What Have Inspectors Found at Margate Health And Rehab Center?

State health inspectors documented 20 deficiencies at Margate Health and Rehab Center during 2023 to 2025. These included: 2 Immediate Jeopardy (the most serious level, indicating potential for serious harm or death), 2 that caused actual resident harm, 14 with potential for harm, and 2 minor or isolated issues. Immediate Jeopardy findings are rare and represent the most serious regulatory concerns. They require immediate corrective action.

Who Owns and Operates Margate Health And Rehab Center?

Margate Health and Rehab Center is owned by a for-profit company. For-profit facilities operate as businesses with obligations to shareholders or private owners. The facility operates independently rather than as part of a larger chain. With 210 certified beds and approximately 121 residents (about 58% occupancy), it is a large facility located in Jefferson, North Carolina.

How Does Margate Health And Rehab Center Compare to Other North Carolina Nursing Homes?

Compared to the 100 nursing homes in North Carolina, Margate Health and Rehab Center's overall rating (1 stars) is below the state average of 2.8, staff turnover (99%) is significantly higher than the state average of 47%, and health inspection rating (1 stars) is much below the national benchmark.

What Should Families Ask When Visiting Margate Health And Rehab Center?

Based on this facility's data, families visiting should ask: "What changes have been made since the serious inspection findings, and how are you preventing similar issues?" "How do you ensure continuity of care given staff turnover, and what is your staff retention strategy?" "Can you walk me through typical staffing levels on day, evening, and night shifts?" "Can I visit during a mealtime to observe dining assistance and food quality?" These questions are particularly relevant given the facility's Immediate Jeopardy citations, the facility's high staff turnover rate, and the below-average staffing rating.

Is Margate Health And Rehab Center Safe?

Based on CMS inspection data, Margate Health and Rehab Center has documented safety concerns. Inspectors have issued 2 Immediate Jeopardy citations (the most serious violation level indicating risk of serious injury or death). The facility has a 1-star overall rating and ranks #100 of 100 nursing homes in North Carolina. Families considering this facility should ask detailed questions about what corrective actions have been taken since these incidents.

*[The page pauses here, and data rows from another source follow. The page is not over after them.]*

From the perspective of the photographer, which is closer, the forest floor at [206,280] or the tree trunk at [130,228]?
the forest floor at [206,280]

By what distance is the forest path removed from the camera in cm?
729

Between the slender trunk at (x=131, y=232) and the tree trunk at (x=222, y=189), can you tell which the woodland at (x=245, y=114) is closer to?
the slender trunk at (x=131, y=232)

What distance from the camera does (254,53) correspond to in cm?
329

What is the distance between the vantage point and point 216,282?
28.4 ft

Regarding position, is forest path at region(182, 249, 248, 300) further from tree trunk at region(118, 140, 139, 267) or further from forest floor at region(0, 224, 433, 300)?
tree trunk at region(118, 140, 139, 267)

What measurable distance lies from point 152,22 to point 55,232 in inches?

Do Nurses at Margate Health And Rehab Center Stick Around?

Staff turnover at Margate Health and Rehab Center is high. At 99%, the facility is 53 percentage points above the North Carolina average of 47%. Registered Nurse turnover is particularly concerning at 94%. RNs handle complex medical decisions and coordinate care — frequent RN changes can directly impact care quality. High turnover means new staff may not know residents' individual needs, medications, or preferences. It can also be disorienting for residents, especially those with dementia who rely on familiar faces. Families should ask: What is causing the turnover? What retention programs are in place? How do you ensure care continuity during staff transitions?

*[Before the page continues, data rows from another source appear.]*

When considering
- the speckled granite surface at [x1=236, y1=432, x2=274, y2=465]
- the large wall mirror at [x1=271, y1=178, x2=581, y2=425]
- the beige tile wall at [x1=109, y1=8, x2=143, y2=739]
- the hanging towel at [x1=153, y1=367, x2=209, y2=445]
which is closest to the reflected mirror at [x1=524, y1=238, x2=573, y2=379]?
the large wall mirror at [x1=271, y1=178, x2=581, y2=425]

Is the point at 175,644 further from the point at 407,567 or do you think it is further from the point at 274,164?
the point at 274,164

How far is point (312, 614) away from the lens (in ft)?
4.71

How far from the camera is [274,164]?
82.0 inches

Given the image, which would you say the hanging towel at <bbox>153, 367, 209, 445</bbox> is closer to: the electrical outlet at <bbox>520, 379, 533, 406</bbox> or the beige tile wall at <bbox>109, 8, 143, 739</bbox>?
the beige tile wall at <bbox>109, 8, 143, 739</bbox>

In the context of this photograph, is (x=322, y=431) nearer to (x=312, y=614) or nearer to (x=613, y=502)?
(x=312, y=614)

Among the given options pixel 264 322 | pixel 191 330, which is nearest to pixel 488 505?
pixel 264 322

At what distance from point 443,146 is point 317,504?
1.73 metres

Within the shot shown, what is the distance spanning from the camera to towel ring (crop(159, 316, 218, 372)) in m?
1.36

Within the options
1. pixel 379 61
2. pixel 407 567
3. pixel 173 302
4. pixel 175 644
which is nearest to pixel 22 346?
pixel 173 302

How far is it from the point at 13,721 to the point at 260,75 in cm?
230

Was Margate Health And Rehab Center Ever Fined?

Margate Health and Rehab Center has been fined $28,973 across 4 penalty actions. This is below the North Carolina average of $33,369. While any fine indicates a compliance issue, fines under $50,000 are relatively common and typically reflect isolated problems that were subsequently corrected. Families should ask what specific issues led to these fines and confirm they've been resolved.

Is Margate Health And Rehab Center on Any Federal Watch List?

Margate Health and Rehab Center is not on any federal watch list. The most significant is the Special Focus Facility (SFF) program, which identifies the bottom 1% of nursing homes nationally based on persistent, serious quality problems. Not being on this list means the facility has avoided the pattern of deficiencies that triggers enhanced federal oversight. This is a positive indicator, though families should still review the facility's inspection history directly.